Article XXI permits the country to “self-judge” as to what steps are necessary to maintain its security interests but at the same time be mindful of its obligations of upholding the GATT. Nevertheless, a State has an absolute right to trigger Article XXI in order to maintain security interests. However, the test of Article XXI lies in the fact that the Member States cannot use the exceptions under Article XXI as a means to shy away from the obligations laid down in the GATT and also mere political or economic differences between the Member States is not enough to constitute an emergency in International relations under Article XXI.
In 2014, Russia took over a part of eastern Ukraine known as the Crimean Peninsula and other portions in a series of military conflicts. In this process, Russia banned traffic between Ukraine, Kazakhstan and the Kyrgyz Republic, of which the trade route was through Russia itself. Ukraine called Russia’s move as violative of Article V, Article X of the GATT and Russia’s Protocol of Accession to the WTO. Russia defended the ban by pleading that the move was necessary to protect its essential security interests provided under Article XXI(b)(iii) of the GATT. Five years later in 2019, the United States of America (“US”) also invoked Article XXI of the GATT to justify its tariffs imposed on steel and aluminium which led to several countries including Turkey, Switzerland, India, Mexico, China, the European Union among others to file a suit against the US at the WTO.

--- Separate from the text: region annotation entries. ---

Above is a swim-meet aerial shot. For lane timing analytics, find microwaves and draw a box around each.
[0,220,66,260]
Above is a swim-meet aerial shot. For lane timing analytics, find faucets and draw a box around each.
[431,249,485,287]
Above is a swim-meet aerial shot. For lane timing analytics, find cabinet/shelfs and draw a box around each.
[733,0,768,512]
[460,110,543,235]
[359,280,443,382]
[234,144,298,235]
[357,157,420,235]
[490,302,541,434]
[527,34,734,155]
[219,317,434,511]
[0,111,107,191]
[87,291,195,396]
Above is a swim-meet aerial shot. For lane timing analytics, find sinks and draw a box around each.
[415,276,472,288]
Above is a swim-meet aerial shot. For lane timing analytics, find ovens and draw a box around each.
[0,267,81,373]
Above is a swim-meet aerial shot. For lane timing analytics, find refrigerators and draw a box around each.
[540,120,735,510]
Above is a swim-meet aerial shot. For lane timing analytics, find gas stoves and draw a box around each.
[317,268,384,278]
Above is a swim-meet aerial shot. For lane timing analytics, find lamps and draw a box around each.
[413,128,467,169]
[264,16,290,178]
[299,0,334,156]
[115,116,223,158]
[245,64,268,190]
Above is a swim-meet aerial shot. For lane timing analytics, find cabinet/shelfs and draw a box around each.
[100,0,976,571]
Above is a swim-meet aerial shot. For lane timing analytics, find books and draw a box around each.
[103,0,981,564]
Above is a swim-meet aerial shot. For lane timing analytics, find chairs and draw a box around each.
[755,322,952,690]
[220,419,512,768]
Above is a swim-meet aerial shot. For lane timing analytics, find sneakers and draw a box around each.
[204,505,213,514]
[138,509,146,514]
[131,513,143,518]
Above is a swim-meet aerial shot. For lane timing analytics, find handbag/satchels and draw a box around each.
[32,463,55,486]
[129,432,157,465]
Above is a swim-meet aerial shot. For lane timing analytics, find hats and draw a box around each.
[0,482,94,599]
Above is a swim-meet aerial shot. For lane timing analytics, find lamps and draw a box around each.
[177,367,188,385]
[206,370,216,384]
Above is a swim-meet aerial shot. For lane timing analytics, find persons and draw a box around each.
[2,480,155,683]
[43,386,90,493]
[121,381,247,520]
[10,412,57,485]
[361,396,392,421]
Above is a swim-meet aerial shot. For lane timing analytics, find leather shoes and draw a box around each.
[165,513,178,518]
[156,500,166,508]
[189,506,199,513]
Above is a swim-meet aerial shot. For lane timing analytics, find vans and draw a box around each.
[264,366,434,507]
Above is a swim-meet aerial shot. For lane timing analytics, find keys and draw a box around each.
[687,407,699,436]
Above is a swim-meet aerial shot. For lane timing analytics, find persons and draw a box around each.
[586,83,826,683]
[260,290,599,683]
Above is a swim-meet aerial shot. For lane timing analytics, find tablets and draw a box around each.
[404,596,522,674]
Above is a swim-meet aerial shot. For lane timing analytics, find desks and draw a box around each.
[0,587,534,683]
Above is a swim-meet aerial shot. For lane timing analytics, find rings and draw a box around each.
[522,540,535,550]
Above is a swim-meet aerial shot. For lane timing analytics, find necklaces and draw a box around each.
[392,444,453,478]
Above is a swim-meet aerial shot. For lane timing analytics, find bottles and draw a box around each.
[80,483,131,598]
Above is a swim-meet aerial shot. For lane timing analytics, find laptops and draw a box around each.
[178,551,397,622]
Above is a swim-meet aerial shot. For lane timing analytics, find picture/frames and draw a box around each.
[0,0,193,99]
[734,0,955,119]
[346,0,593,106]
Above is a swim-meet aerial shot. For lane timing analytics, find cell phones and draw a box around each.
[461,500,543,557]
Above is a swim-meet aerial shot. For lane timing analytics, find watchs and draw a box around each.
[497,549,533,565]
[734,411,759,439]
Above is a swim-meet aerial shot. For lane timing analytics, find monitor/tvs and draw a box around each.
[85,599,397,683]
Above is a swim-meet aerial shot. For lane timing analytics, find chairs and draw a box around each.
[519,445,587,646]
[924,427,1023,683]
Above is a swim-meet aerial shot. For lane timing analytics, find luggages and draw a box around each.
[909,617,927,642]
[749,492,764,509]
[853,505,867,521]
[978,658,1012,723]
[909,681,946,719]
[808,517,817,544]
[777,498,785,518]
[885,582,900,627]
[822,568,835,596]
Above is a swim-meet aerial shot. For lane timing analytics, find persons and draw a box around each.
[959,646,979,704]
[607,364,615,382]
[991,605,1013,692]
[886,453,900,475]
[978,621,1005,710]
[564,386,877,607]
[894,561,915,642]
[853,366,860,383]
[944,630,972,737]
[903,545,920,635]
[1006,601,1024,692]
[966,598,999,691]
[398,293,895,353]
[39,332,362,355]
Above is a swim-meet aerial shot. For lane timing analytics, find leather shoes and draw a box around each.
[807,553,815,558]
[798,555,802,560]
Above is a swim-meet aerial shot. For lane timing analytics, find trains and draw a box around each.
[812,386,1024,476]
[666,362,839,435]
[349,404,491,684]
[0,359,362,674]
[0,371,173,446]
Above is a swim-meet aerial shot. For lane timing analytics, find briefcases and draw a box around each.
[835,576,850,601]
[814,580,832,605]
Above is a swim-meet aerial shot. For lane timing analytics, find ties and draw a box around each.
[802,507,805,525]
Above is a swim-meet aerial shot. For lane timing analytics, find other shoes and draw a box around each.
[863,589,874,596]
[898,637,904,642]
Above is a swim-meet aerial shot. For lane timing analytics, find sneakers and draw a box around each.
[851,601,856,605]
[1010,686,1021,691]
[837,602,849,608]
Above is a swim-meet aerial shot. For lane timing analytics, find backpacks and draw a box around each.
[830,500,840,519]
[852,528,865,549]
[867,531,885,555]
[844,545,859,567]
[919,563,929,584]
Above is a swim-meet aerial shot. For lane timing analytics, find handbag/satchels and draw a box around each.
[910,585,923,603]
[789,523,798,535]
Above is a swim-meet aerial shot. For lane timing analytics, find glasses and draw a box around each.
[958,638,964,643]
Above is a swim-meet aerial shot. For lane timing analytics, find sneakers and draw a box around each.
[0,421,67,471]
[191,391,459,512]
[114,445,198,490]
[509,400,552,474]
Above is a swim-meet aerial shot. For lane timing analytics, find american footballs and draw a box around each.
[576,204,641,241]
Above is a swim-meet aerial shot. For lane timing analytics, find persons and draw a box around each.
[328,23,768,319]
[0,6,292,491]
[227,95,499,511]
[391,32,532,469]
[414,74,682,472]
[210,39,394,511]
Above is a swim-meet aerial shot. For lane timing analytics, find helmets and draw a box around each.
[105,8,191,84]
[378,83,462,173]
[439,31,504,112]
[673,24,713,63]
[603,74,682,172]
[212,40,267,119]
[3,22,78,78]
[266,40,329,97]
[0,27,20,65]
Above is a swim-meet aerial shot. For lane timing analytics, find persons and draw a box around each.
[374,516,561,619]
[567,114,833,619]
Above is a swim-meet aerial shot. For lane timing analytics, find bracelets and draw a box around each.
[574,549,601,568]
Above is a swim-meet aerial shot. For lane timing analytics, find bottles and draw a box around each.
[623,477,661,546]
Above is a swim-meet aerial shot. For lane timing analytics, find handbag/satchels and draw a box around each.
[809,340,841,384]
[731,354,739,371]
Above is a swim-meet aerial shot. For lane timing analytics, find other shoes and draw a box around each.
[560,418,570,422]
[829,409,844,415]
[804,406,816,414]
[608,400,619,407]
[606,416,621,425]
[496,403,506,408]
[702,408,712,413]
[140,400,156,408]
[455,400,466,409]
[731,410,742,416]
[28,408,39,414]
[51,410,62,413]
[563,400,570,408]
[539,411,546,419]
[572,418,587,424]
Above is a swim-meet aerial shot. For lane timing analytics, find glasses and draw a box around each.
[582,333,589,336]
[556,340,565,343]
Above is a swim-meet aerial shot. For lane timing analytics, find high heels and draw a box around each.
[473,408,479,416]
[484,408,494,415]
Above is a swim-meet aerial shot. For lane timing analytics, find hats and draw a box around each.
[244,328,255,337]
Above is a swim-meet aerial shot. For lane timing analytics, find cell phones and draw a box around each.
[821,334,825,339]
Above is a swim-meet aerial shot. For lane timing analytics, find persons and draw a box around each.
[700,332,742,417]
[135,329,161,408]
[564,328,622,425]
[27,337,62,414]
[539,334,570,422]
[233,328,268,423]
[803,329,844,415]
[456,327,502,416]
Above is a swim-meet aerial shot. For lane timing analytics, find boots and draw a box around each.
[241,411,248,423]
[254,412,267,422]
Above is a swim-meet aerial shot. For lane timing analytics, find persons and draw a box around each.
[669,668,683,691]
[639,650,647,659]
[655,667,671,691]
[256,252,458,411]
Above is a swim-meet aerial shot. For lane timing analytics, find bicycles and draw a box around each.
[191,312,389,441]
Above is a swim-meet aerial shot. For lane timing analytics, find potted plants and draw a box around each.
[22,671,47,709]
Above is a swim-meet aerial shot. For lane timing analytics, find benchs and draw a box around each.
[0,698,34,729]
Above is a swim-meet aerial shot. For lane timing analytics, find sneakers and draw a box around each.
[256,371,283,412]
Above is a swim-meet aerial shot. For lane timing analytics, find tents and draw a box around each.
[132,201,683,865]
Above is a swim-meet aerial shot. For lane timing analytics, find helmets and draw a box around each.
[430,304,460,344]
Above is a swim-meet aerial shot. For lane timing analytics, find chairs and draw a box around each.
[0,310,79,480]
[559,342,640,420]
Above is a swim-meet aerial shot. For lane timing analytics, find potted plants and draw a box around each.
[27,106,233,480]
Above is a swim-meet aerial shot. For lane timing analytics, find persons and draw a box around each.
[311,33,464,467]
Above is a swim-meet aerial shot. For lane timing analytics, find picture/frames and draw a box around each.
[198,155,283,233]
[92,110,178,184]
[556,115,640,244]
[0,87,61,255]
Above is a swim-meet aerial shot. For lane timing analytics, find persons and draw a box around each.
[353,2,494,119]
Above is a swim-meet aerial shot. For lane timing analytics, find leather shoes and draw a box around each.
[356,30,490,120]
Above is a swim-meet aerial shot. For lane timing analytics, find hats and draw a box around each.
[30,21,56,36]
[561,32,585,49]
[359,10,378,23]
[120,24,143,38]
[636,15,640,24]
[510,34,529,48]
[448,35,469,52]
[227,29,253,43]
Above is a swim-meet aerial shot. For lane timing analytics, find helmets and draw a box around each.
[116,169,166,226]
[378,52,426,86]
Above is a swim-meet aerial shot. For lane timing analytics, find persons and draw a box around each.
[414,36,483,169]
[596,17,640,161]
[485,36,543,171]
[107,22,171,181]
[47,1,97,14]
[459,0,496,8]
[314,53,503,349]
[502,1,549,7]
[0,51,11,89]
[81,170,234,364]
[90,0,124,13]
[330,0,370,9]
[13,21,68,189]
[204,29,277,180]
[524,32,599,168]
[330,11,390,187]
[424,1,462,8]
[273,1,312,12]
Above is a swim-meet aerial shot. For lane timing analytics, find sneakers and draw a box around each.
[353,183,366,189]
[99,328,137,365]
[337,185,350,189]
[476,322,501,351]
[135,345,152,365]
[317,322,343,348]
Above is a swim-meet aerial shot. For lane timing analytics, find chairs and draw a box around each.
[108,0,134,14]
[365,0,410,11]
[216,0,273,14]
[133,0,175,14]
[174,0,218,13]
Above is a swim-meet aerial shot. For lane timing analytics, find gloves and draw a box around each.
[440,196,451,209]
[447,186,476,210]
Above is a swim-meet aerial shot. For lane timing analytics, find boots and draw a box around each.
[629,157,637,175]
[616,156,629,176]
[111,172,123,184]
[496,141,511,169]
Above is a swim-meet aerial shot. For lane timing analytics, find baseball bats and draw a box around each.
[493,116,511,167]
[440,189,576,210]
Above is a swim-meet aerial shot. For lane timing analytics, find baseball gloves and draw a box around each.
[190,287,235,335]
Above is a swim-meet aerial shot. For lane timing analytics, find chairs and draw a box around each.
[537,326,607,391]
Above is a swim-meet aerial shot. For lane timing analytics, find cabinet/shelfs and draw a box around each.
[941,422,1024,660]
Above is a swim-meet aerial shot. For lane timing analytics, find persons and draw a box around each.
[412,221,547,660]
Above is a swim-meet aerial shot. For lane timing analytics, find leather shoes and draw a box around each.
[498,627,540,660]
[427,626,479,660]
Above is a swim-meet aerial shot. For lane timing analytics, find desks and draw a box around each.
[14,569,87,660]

With respect to Article XXI (b) (ii) which “provides for preventing any contracting party from taking any action which it considers necessary for the protection of its essential security interests relating to the traffic in arms, ammunition and implements of war and to such traffic in other goods and materials as is carried on directly or indirectly for the purpose of supplying a military establishment,” India has a strong military establishment along with the Indo-China order which was beefed up after the Galwan clash with even tech surveillance been used to monitor the situation at the border. Hence, in order to supply more military establishments, India can take the steps which it deems “necessary” that are otherwise limited by the provisions of the GATT. In the Preparatory Committee of the Geneva Session, it was discussed that if a Member who exports commodities is satisfied that the purpose of such a transaction is to supply a military establishment, immediately or ultimately, the language of Article XXI (b) (ii) shall cover the same.
Article XXI (b) (iii) which provides for preventing any contracting party from taking any action which it considers necessary for the protection of its essential security interests at a time of war or another emergency in international relations, makes India’s argument stronger against China. Though, as of this moment, war hasn’t broken out between the two nations, the standoff between the armed forces of the nations across the LAC is wide enough to fall within “other emergency in international relations,” and thus permits India as the sole-judge to take measures for protecting its essential security interests.
Therefore, given the current situation between India and China across the LAC, India can definitely cut its trade ties with China in compliant with the GATT Agreement by adhering to Article XXI (b) (ii) and Article XXI (b) (iii) by stressing on the fact that a country is the “self-judge” of its own national and security interests. The situation between the countries is not merely a political dispute as to the recent standoff between the Armed Forces of the two nations at the LAC, would prima facie suggest. The economic benefits/losses remain to be seen of such a move in the future and shall be subject to another debate.